Spatial Join Tool : does not work; slow as glaciers;

RobertStevens · ‎08-24-2015

I am going to try not to fill this post with expletives.

Preliminaries: ArcGIS 10.3.1 running on latest 2015 MacBook Pro using Parallels, Windows7, 8G memory, no other user level processes running.

Using: Arc Toolbox => Analysis Tools => Overlay => Spatial Join to join points(715 features) to polygons(469 features)

The two datasets have the same coordinate system, although the point dataset has a join, and the polygon dataset

has a giant number of fields because it was originally Business Analyst dataset, but which was pared down to

the geographic region of interest

The tool fires up. I enter the name of the target feature dataset (polygons). Then name of join features.... 205 seconds later the tool acknowledges the name of the dataset (no work yet mind you, just to respond that I entered the name of a dataset).

Then I wish to join 1:1 and to merge features of the point dataset. So I delete all the features which cannot meaningfully be joined.

Each deletion takes about 10 seconds to register for a net total of 270 seconds.

Then the remaining 4 features Itell it to aggregate as a mean. Another 20 odd seconds.

I enter the name of the output dataset -- incredible, it seems to respond almost immediately; what can be wrong?

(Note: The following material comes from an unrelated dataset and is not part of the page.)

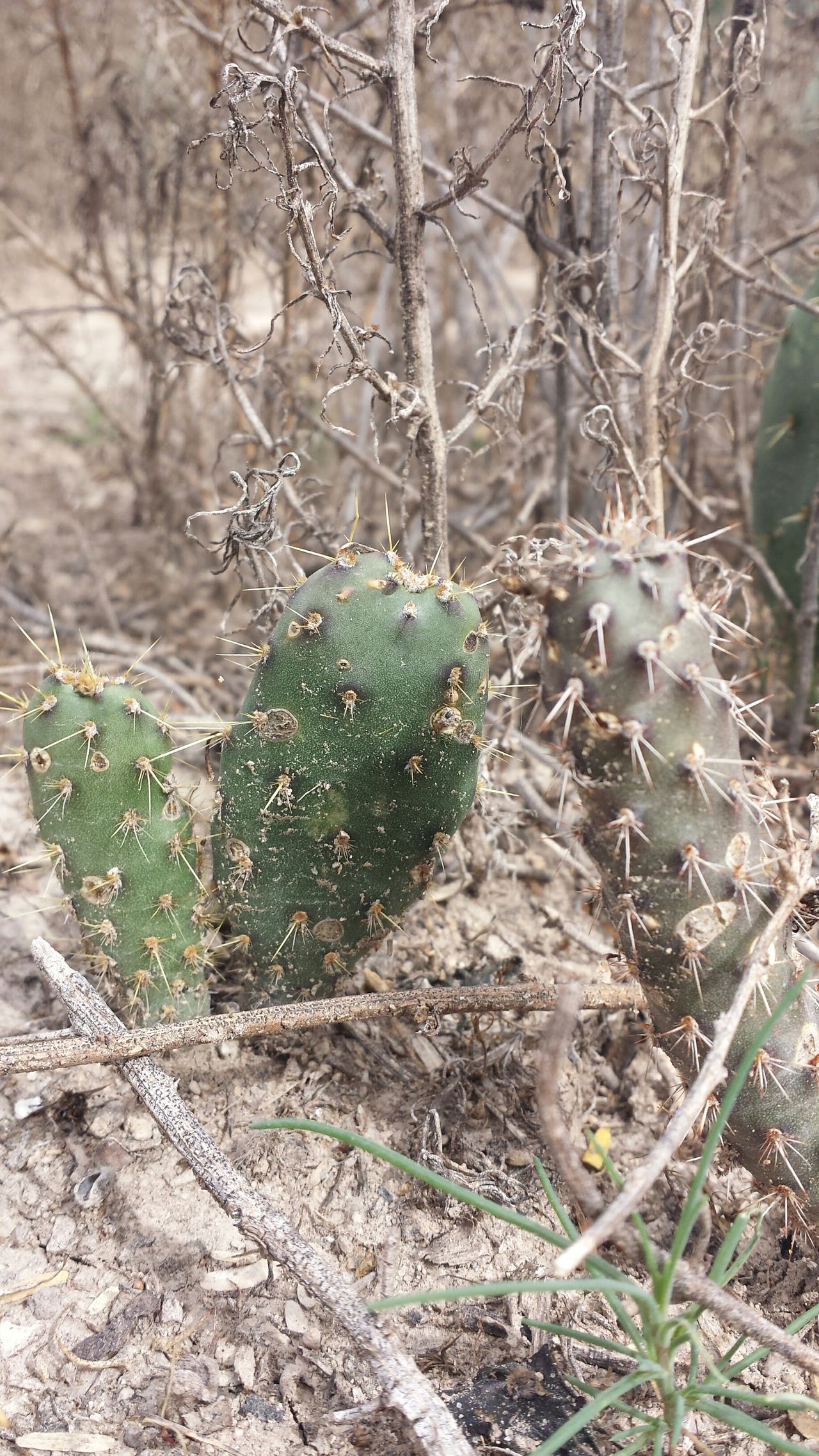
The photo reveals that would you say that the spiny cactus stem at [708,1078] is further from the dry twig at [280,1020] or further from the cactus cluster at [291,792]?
the cactus cluster at [291,792]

I have now spent 495 seconds just to enter the data.

I now hit the run button. It executes, I get the usual progress dialogue at the screen bottom, and within a few seconds the tool finishes

claiming to have run without error. Only, there is no output dataset created.

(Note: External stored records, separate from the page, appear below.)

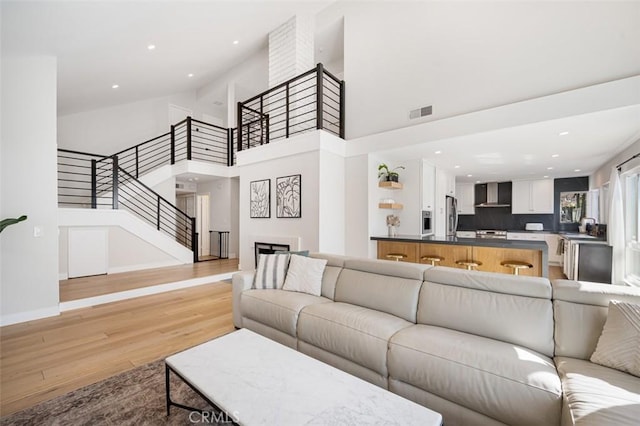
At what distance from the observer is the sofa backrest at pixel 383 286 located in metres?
2.35

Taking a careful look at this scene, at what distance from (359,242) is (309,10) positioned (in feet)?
15.3

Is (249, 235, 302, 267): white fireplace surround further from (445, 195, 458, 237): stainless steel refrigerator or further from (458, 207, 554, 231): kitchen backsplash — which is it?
(458, 207, 554, 231): kitchen backsplash

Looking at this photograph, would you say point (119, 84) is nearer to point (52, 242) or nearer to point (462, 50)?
point (52, 242)

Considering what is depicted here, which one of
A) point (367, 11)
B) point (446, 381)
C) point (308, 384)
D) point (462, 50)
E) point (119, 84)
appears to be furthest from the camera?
point (119, 84)

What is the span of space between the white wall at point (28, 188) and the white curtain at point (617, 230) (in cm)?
786

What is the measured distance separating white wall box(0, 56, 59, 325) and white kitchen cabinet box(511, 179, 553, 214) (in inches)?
376

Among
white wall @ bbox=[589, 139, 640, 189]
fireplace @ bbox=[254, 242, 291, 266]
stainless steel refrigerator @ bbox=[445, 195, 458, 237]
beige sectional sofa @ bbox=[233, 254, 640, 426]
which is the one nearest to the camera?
beige sectional sofa @ bbox=[233, 254, 640, 426]

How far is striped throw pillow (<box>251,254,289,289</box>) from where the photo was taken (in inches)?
123

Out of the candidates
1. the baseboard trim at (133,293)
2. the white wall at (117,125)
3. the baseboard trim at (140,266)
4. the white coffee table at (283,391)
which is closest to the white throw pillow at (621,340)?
the white coffee table at (283,391)

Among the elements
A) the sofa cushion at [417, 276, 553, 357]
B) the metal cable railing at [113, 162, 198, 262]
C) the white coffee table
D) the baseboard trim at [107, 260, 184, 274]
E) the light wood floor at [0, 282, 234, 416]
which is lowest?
the light wood floor at [0, 282, 234, 416]

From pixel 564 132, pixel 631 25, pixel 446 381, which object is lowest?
pixel 446 381

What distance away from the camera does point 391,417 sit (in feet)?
3.98

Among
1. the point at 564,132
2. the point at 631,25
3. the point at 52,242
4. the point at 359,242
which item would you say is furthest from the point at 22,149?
the point at 631,25

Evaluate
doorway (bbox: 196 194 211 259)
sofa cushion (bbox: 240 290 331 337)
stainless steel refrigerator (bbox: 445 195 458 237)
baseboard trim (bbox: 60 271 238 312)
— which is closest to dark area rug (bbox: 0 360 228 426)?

There is a word for software like this, which decorum dictates that I had best not use.

I have had the misfortune to have been required to use ArcGIS for years;

have lost count of the number of bugs personally reported; grown

old looking at a spinning blue wheel while the product seemingly does nothing.

The tool did not work, already bad, but what kind of software

engineering underlies a user interface that takes 10 minutes to specify

a handful of data items?

The behavior of this tool is replicable.

There, I got to the end without using any 4 letter words.

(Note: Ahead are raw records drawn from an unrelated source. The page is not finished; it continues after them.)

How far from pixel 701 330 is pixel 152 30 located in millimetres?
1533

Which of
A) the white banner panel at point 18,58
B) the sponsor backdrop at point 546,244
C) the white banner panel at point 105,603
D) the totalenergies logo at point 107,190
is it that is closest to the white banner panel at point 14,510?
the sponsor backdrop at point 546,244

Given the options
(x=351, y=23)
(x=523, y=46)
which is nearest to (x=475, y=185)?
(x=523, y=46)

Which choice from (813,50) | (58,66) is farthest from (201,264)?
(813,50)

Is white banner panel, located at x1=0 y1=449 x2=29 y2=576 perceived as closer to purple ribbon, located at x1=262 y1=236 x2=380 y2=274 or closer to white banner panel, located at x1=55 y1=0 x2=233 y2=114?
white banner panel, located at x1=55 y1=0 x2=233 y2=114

Now I can go out and relieve by feelings by giving the cat a good kick.

DanPatterson_Retired · ‎08-24-2015

Haha... love it ... some tips that I use

work on a local machine...can't do it? skip to the end if your network causes any slowdown issues
make sure everything is the same projection/coordinate system (check for you)
when I do spatial joins, I give a crap about attributes so I just make clone containing files containing only geometry and ID for both files (time taken < 30 seconds)
I do a spatial index Add Spatial Index—Help | ArcGIS for Desktop (only needs to be done once unless you update/change geometry
do the spatial join...if all works well it will take way less time. You should now have the indices where one file corresponds to another file. You can attribute join/relate using the results
other suggestions
- sometimes coding the same things runs faster than from the tool...don't know why, can't give examples, but I have seen it
- get rid of crap from the files that you know aren't of any interest or are totally outside of the spatial join realm (ie polygons that you know have no chance in H of intersecting another polygon
- prune prune you data to it bare minimum...it takes far less time, particularly if you have to do this task numerous times]
IF you don't have to do any of the above on a regular basis, then consider, either you are getting paid to do it, it is billable time, you need a coffee anyway

Thanks for venting

XanderBakker · ‎08-24-2015

If you are willing to share the data, I would like to try and see if I get the same performance that you are experiencing. Although the outcome can be the same, perhaps the "trouble shared is trouble halved" could save the cat...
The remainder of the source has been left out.